Una complicidad que ha permitido que muchos gobernantes defrauden sus estados, como sería el caso de Jorge Torres, exgobernador interino de Coahuila, acusado en 2013 de lavar 2.8 millones de dólares en Bermuda, pero no por la justicia mexicana, sino por una corte federal de Estados Unidos.
Lo mismo ocurrió con Eugenio Hernández Flores, exgobernador de Tamaulipas, señalado por una corte estadunidense en 2015 de blanqueo de capitales; y con Humberto Moreira, de Coahuila, cuyo proceso en España no prosperó. Un último caso es el del exgobernador de Sonora Guillermo Padrés, quien enfrenta cargos de lavado ante la justicia mexicana.
Sin duda, los casos de Duarte, Padrés, Torres, Hernández y Moreira evidencian la fragilidad de las instituciones encargadas de combatir el lavado, mismas que se doblan ante los intereses particulares de gobiernos y partidos. Fragilidad que, por desgracia, se traduce en complicidad para proteger actualmente a otros funcionarios, políticos, integrantes del poder judicial y gobernantes corruptos.
Éstos engrosan la lista de personas políticamente expuestas y ni así son escrupulosamente fiscalizados. Dicha lista –elaborada por la Secretaría de Hacienda y que debería servir para vigilar con lupa las finanzas de quienes ejercen cargos públicos– también incluye al presidente de la República, a los secretarios de Estado, a los titulares de organismos paraestatales, a los ministros, magistrados, jueces, consejeros de la Judicatura; a los titulares de órganos autónomos –como el Instituto Nacional Electoral–; a los senadores y diputados, entre otros.

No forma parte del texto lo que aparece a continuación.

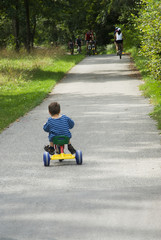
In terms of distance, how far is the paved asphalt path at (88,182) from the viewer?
4846mm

Pero hasta ahora, esos controles han sido inútiles para evitar el lavado de dinero desde la esfera de los poderes político, gubernamental y judicial. Eso lo demuestra la escasez de investigaciones y, en consecuencia, la casi nula actuación contra quienes resulten responsables.
Por lo pronto, la CNBV, la UIF, el SAT y la Unidad Especial de la PGR podrían empezar por vigilar a esas personas políticamente expuestas; en especial a los 32 gobernadores, pues la ASF ha detectado irregularidades en todas las entidades federativas.
En el periodo de 2011 a 2014, las anomalías ascendieron a 175 mil 295.6 millones de pesos, monto que incluye sólo los recursos fiscalizados por la “Auditoría especial del gasto federalizado”, pero que no engloba las cifras observadas en auditorías al gobierno federal.
De acuerdo con la ASF, en términos de probables desfalcos a las finanzas estatales, después de Veracruz sigue Michoacán, que en el mismo periodo registró irregularidades por 21 mil 745.8 millones de pesos.
A ésta le sigue Jalisco, con anomalías por 16 mil 352.6 millones; el Estado de México, por 14 mil 898.3 millones; Chiapas, por 9 mil 625.9 millones; Guerrero, por 8 mil 757.7 millones; Oaxaca, por 7 mil 195.6 millones; Guanajuato, por 6 mil 973.8 millones, por mencionar sólo algunos casos.
Las autoridades financieras tienen herramientas legales para investigar y castigar estos delitos, sólo falta voluntad política para actuar contra quienes se corrompen y quebrantan las finanzas públicas de este lastimado país.